Quote all of the data below exactly, please.
--- RECORDS SUPPLIED ---
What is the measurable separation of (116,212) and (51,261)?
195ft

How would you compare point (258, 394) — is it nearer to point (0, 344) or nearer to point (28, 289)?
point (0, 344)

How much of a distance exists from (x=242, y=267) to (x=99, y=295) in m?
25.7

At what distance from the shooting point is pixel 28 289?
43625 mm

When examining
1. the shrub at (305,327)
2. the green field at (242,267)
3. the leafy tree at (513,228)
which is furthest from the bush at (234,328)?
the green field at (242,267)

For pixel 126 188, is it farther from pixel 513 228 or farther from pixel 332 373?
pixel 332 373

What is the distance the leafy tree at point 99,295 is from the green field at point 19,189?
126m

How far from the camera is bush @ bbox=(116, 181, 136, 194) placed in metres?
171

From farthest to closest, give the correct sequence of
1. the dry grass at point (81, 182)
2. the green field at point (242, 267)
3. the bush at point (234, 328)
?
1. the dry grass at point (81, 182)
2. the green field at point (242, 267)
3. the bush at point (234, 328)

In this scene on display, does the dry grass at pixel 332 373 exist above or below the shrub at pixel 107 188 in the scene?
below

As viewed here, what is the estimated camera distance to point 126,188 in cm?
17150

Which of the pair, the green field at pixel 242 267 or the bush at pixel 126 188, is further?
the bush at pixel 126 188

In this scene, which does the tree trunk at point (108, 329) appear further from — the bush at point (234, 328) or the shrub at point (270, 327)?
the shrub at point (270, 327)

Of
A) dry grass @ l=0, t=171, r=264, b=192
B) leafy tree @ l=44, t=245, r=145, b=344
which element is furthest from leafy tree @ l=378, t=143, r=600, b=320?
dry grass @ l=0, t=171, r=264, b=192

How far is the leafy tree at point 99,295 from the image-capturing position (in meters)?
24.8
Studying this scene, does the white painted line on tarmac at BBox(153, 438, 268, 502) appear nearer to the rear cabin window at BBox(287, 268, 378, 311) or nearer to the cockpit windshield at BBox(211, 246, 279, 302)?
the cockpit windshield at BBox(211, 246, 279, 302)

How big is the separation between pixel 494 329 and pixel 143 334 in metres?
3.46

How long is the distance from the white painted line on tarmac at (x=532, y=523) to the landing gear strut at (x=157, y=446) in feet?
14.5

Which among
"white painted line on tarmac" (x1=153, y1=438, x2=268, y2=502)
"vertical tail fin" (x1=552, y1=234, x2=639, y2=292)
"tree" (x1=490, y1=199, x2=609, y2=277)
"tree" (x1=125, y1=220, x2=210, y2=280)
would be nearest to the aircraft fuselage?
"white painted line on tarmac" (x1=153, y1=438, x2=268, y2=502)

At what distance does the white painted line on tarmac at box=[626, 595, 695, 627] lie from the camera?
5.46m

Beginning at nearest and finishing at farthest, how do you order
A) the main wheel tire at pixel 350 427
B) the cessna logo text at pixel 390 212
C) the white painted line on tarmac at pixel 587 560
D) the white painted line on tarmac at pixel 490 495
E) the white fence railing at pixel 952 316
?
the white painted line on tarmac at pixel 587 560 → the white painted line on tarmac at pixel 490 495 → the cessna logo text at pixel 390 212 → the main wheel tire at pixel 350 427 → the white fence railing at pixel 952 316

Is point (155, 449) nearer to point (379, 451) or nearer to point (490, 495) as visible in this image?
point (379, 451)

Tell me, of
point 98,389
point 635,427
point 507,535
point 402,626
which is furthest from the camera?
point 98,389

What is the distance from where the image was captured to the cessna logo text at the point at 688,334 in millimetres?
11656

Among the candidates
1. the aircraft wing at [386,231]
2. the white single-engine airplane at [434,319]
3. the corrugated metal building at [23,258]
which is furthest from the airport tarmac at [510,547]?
---
» **EXERCISE SOLUTION**:
What is the measurable separation of (116,212) and (51,261)?
195ft

How would you compare point (258, 394) — is it nearer to point (0, 344) or nearer to point (28, 289)?
point (0, 344)

How much of a distance exists from (x=242, y=267) to (x=99, y=295) in m?
25.7

At what distance from the shooting point is pixel 28 289?
43625 mm

When examining
1. the shrub at (305,327)
2. the green field at (242,267)
3. the leafy tree at (513,228)
which is furthest from the bush at (234,328)?
the green field at (242,267)

For pixel 126 188, is it farther from pixel 513 228 or farther from pixel 332 373?
pixel 332 373

What is the distance the leafy tree at point 99,295 is from the green field at point 19,189?
126m

How far from the camera is bush @ bbox=(116, 181, 136, 194) placed in metres?
171

From farthest to closest, give the correct sequence of
1. the dry grass at point (81, 182)
2. the green field at point (242, 267)
3. the bush at point (234, 328)
?
1. the dry grass at point (81, 182)
2. the green field at point (242, 267)
3. the bush at point (234, 328)

In this scene on display, does the dry grass at pixel 332 373 exist above or below the shrub at pixel 107 188 in the scene?
below

As viewed here, what is the estimated camera distance to point 126,188 in cm?
17150

Which of the pair, the green field at pixel 242 267 or the bush at pixel 126 188, is further?
the bush at pixel 126 188

In this scene, which does the tree trunk at point (108, 329) appear further from — the bush at point (234, 328) or the shrub at point (270, 327)?
the shrub at point (270, 327)

Of
A) dry grass @ l=0, t=171, r=264, b=192
B) leafy tree @ l=44, t=245, r=145, b=344
which element is furthest from leafy tree @ l=378, t=143, r=600, b=320?
dry grass @ l=0, t=171, r=264, b=192

How far is the leafy tree at point 99,295 from the image-capturing position (in meters)?
24.8
Studying this scene, does the white painted line on tarmac at BBox(153, 438, 268, 502) appear nearer to the rear cabin window at BBox(287, 268, 378, 311) or nearer to the cockpit windshield at BBox(211, 246, 279, 302)?
the cockpit windshield at BBox(211, 246, 279, 302)

How big is the separation between pixel 494 329 and pixel 143 334 in metres?
3.46

How long is the distance from the white painted line on tarmac at (x=532, y=523) to the landing gear strut at (x=157, y=446) in feet?
14.5

Which among
"white painted line on tarmac" (x1=153, y1=438, x2=268, y2=502)
"vertical tail fin" (x1=552, y1=234, x2=639, y2=292)
"tree" (x1=490, y1=199, x2=609, y2=277)
"tree" (x1=125, y1=220, x2=210, y2=280)
would be nearest to the aircraft fuselage?
"white painted line on tarmac" (x1=153, y1=438, x2=268, y2=502)

At what distance does the white painted line on tarmac at box=[626, 595, 695, 627] lie from the camera?
5.46m

Beginning at nearest and finishing at farthest, how do you order
A) the main wheel tire at pixel 350 427
B) the cessna logo text at pixel 390 212
C) the white painted line on tarmac at pixel 587 560
D) the white painted line on tarmac at pixel 490 495
E) the white fence railing at pixel 952 316
?
the white painted line on tarmac at pixel 587 560 → the white painted line on tarmac at pixel 490 495 → the cessna logo text at pixel 390 212 → the main wheel tire at pixel 350 427 → the white fence railing at pixel 952 316

Is point (155, 449) nearer to point (379, 451) or nearer to point (490, 495) as visible in this image?
point (379, 451)

Tell me, of
point 98,389
point 635,427
point 507,535
point 402,626
which is furthest from the camera?
point 98,389

What is the distance from where the image was captured to the cessna logo text at the point at 688,334 in millimetres?
11656

Among the candidates
1. the aircraft wing at [386,231]
2. the white single-engine airplane at [434,319]
3. the corrugated metal building at [23,258]
which is furthest from the airport tarmac at [510,547]?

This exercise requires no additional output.